Dark Pools: The Hidden Stock Markets
The Need for Hidden Stock Markets
Suppose you are an Angel Investor planning to sell 30,000 stocks to fund your next real estate venture. Instinctively you plan to sell them on an open Exchange, but you are worried about price loss since large-scale sales of stock alert investors in the market, shifting market demand and pulling the price down. That’s where Dark pools come in. Dark pools offer opaque private transactions with price limits and guarantee an average price for the sale of the whole block. Dark pools are private exchanges that big investors specialize in block trading who want to leave a minimal footprint on Open Markets. Zero transparency gives institutional investors who work for individual clients a scheme to get the best value for their shares, which otherwise will plummet in a transparent market. Dark pools allow investors to set a fixed base price for the stocks they want to sell. This will enable investors to set all their stocks at an even price and guarantee zero price volatility. In a traditional exchange, transactions work based on market-orders which assures instant trade but with price devaluation, but Dark pools work based on limit-orders where trade occurs with a fixed, user-specified price limit for all stocks over an extended period with the least stock devaluation.
Who Operates Them?
Many Investment Banks opened their Dark pools for their clients to trade in shadow. Some of these include Goldman Sachs’ SigmaX and Morgan Stanley’s MS PooI. Crypto trading firms like Kraken have also pitched in Dark pools for trading Bitcoin and Ethereum. In 2017, Dark pools accounted for about 40 percent of stock trades in the US. The average stock order size decreased from 430 shares in 2009 to 200 shares in 2013 due to large block trades moving to Dark pools. Even though Dark pools benefit big traders, it puts retail investors and algorithmic traders at a disadvantage. With Dark pools growing and gobbling up large shares of trades, investors are worried that public stock exchanges like London Stock Exchange and Nasdaq no longer reflect the actual value of stocks and securities. Another disadvantage is that predatory techniques like Front Running are legal in Dark pools. An instance of Front Running is when a trader finds out that you’re about to buy some stock and immediately buys it in his portfolio and sells them back to you at a higher price.

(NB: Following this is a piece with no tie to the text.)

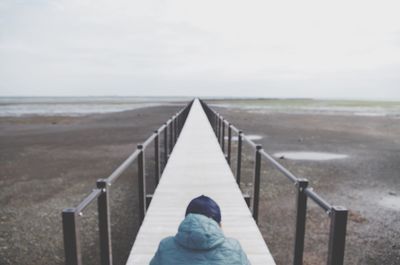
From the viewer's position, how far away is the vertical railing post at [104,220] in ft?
8.31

Are Dark pools only for big investors? The answer is no. Dark pool exchanges need more traders to trade in them to ensure the liquidity of stocks where there are many price options for investors to deal with. Dark pools have now opened up separate channels for small-sized trades and retail investors. Recent High-Frequency Trading controversy on Front running and predatory trading practices have put Dark pools in the bad spotlight while regulatory bodies are closing in to address transparency issues of Dark pools. With the eerie name it carries, Dark pools may sound menacing to investors, but they are tightly regulated by bodies like US Securities and Exchange Commission. Open Exchanges are worried about the external influence of Dark pools and are insecure that Dark pools might compete with them in the future. Nevertheless, Dark pools are here to stay, and regulations will alter the way they operate.